Kleio ne voyait plus les choses de cette manière, la gerbe au fond de la gorge, assise sur le trottoir, délaissée, en pleine heure du soir, les vêtements froissés, les cheveux collés sur le visage et des sillons de larmes sur les joues. C'est peut-être seulement lorsque ce garçon un peu plus vieux vint la saisir entre ses doigts qu'elle sombra dans un sommeil noir. Un sommeil vide.
─ ♥ ─
Lorsqu'elle ouvrit les yeux, allongée dans ce lit d’hôpital, il y avait ses parents et ce garçon qui l'avait récupérée. Elle se souvenait de lui. À l'école, il était populaire. Kleio saisit immédiatement la main de son père, s'y agrippant en crisant. C'était comme si tout ses nerfs avaient lâchés en même temps, elle pleurait et sanglotait à s'en fendre l'âme. Même si, au final, c'était déjà brisé, c'était de la poussière, futile et éphémère.
Et lui.
Elle ne réussit jamais à lui dire merci, même s'il s'était inquiété, même s'il avait fait ce chemin pour venir la saluer, même s'il paraissait gentil et affable, même s'il était beau et de confiance, même si ses parents l'adoraient, elle ne pouvait pas lui dire merci. Elle ne pouvait plus rien dire.

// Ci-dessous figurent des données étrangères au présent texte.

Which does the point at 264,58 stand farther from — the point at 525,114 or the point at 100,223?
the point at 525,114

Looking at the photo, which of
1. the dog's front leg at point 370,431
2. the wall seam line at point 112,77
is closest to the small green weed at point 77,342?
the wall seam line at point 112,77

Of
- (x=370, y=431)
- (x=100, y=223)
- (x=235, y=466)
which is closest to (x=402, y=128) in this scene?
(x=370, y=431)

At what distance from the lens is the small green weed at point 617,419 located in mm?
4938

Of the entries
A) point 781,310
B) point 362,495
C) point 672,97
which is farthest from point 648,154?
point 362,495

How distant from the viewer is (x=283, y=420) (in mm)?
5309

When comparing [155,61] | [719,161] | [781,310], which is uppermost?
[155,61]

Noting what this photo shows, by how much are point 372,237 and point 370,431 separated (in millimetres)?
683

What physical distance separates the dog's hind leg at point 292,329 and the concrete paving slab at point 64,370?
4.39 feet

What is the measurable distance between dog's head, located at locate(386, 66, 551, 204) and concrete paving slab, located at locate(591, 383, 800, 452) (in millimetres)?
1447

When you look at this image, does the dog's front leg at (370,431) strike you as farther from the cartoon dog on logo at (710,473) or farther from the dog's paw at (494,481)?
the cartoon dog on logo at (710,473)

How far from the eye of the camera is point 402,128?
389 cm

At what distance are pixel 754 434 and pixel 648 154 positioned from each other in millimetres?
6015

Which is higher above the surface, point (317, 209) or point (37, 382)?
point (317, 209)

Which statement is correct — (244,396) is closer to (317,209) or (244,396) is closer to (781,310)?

Kleio se tut durant de longs mois avant de pouvoir retourner à l'école. Elle allait un peu mieux, elle avait vu un psychologue, elle avait continué d'étudier à la maison. Au fond d'elle, naïve, elle espérait que personne ne le sache, que ce garçon n'ait rien dit. Et lorsqu'elle recommença à fréquenter l'école, elle n'avait pas changée : elle restait à l'écart, elle avait constamment ses écouteurs dans les oreilles. Elle continuait d'aller au cirque, de faire de la gymnastique, comme si rien ne s'était passé. Comme si ce type ne continuait pas d'arpenter les corridors.
Personne ne le savait. Personne ne le savait, car elle ne pouvait rien dire. Pas par crainte, pas sous la menace, mais parce qu'elle avait honte.
Honte de ne pas avoir été forte comme son père.